Lieutenant Moore’s men monitored this and relayed it to Herrick, who told the 7th Fleet: “Contemplate serious reaction my movements vicinity Point Charlie in near future. Received info indicating possible hostile action.”
At 6:45, Herrick added: “Conditions unchanged. Under own direction am proceeding Point Delta. If info received concerning hostile intent by DRV [Democratic Republic of Vietnam] is accurate, and have no reason to believe it is not, consider continuance of patrol presents an unacceptable risk.”

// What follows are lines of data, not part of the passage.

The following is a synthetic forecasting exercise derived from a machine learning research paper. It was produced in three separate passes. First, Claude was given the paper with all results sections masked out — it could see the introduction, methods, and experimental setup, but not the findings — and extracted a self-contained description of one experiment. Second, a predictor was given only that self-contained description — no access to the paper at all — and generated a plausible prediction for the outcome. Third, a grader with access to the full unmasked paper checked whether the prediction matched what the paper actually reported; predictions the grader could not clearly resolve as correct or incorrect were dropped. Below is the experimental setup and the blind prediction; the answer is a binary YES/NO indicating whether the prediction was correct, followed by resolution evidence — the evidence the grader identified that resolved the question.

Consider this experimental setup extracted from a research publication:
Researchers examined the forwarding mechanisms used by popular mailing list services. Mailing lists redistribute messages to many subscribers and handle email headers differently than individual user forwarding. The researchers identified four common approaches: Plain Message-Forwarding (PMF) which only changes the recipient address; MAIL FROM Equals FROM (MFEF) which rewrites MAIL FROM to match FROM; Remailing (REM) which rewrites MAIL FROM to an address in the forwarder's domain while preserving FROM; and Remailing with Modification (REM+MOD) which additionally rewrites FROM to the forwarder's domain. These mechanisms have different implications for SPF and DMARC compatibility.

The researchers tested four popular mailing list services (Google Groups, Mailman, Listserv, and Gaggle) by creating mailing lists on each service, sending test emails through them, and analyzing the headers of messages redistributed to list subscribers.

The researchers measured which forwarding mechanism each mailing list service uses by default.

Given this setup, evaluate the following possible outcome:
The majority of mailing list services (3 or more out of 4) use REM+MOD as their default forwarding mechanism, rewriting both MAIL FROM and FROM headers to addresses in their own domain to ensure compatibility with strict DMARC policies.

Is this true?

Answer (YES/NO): NO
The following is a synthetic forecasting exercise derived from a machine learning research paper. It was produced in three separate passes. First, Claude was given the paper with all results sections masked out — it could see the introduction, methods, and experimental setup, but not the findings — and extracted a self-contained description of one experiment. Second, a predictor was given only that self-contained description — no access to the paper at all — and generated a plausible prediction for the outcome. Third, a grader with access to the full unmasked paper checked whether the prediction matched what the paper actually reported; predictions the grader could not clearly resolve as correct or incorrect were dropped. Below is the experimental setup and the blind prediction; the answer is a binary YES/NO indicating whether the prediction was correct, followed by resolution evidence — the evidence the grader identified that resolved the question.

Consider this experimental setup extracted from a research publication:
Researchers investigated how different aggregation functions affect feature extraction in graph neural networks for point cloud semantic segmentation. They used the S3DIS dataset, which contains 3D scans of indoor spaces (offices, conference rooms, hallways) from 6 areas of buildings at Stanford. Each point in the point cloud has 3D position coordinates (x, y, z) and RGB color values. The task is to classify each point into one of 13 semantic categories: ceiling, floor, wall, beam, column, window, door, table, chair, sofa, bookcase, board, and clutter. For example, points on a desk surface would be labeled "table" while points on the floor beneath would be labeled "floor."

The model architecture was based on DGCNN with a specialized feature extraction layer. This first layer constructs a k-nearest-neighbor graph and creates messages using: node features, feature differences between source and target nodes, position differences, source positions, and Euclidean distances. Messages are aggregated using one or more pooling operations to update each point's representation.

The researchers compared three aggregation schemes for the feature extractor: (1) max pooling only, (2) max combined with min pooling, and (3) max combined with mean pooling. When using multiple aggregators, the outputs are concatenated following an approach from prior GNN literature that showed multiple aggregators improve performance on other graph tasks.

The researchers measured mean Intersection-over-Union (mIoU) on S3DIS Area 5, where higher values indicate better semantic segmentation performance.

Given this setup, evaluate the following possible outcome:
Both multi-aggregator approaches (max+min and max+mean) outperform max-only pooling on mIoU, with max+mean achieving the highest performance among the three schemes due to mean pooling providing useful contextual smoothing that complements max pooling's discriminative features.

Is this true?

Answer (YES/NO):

The 7th Fleet replied: “When considered prudent, resume itinerary. … You are authorized to deviate from itinerary at any time you consider unacceptable risk to exist. Keep all concerned advised.”
The Maddox reached Point Delta at 10:45 A.M. , then turned southwest toward Hon Me. Through the morning, the Maddox monitored five vessels—the smaller P-4’s and the heavier Swatow -class gunboats—moving down from their base at Loc Chao into the cove west of Hon Me. The Maddox ’s men uneasily noted it was a good place to prepare an attack.
At 12:45 P.M. the Maddox turned toward Point Delta again. At about 3:00 P.M. her radar picked up a “skunk,” an unidentified vessel, moving fast northeast off Hon Me, bearing 50°, nearly parallel to the Maddox ’s course.
Ogier increased speed to 25 knots. He wanted room to fight, if he needed it. He took his ship east, then southeast on a heading of 150°. At 4:00 P.M. what appeared to be one enemy contact separated to become three, exceeding 30 knots and aiming straight for the destroyer.
They had to be P-4’s. Each carried two torpedoes and automatic cannon, both lethal to the Maddox ’s thin hull. Ogier told Boatswain’s Mate Paul Bond, “Sound general quarters.”
Bond’s gravelly voice boomed over the public-address system: “Now general quarters—general quarters—All hands man your battle stations—This is not a drill—Repeat, this is not a drill.” Next came the GQ alarm. Men flew through doorways and hatches, up or down ladders. Some went to guns forward or aft, others to torpedo or depth-charge launchers. Once there they donned helmets and flak jackets.
Buehler and Bayley raced to the bridge to take over as officer of the deck (OOD) and junior officer of the deck (JOOD).
Ogier picked up the microphone and told the crew the Maddox would fire warning shots. “If they continue to close after this, we will fire for effect. If each man does his job as well as he has in training procedures, we should not encounter any difficulties. That is all.”
The noise down in the boiler rooms made it nearly impossible to hear this. Fireman Dave Lambo was on a catwalk above the boilers when he noticed his section leader, Boiler Tender First Class Bob Waugh, waving at him. Lambo yelled, “’What the hell are you saying?’ And Waugh said, ’You gotta get down! We’re being attacked!’ I said, ’By who?’ He says, The North Vietnamese!’ And I said, ’Who the f— are the North Vietnamese? Why are they attacking us?’”
Commodore Herrick and Commander Jackson went aft to the Combat Information Center. Herrick radioed Jehovah and requested air support. Task Force 77’s commander, Adm. Robert Moore, sent four F-8E Crusader jets to fly to Sinbad’s aid. Then Moore ordered the destroyer Turner Joy , on radar picket duty southwest of Hainan, to head north to join the Maddox .
Ogier and Buehler scrutinized the boats and discussed the maximum range for a torpedo launch. Ogier then called the CIC. If the boats closed to 10,000 yards, he wanted permission to open fire. Herrick gave it.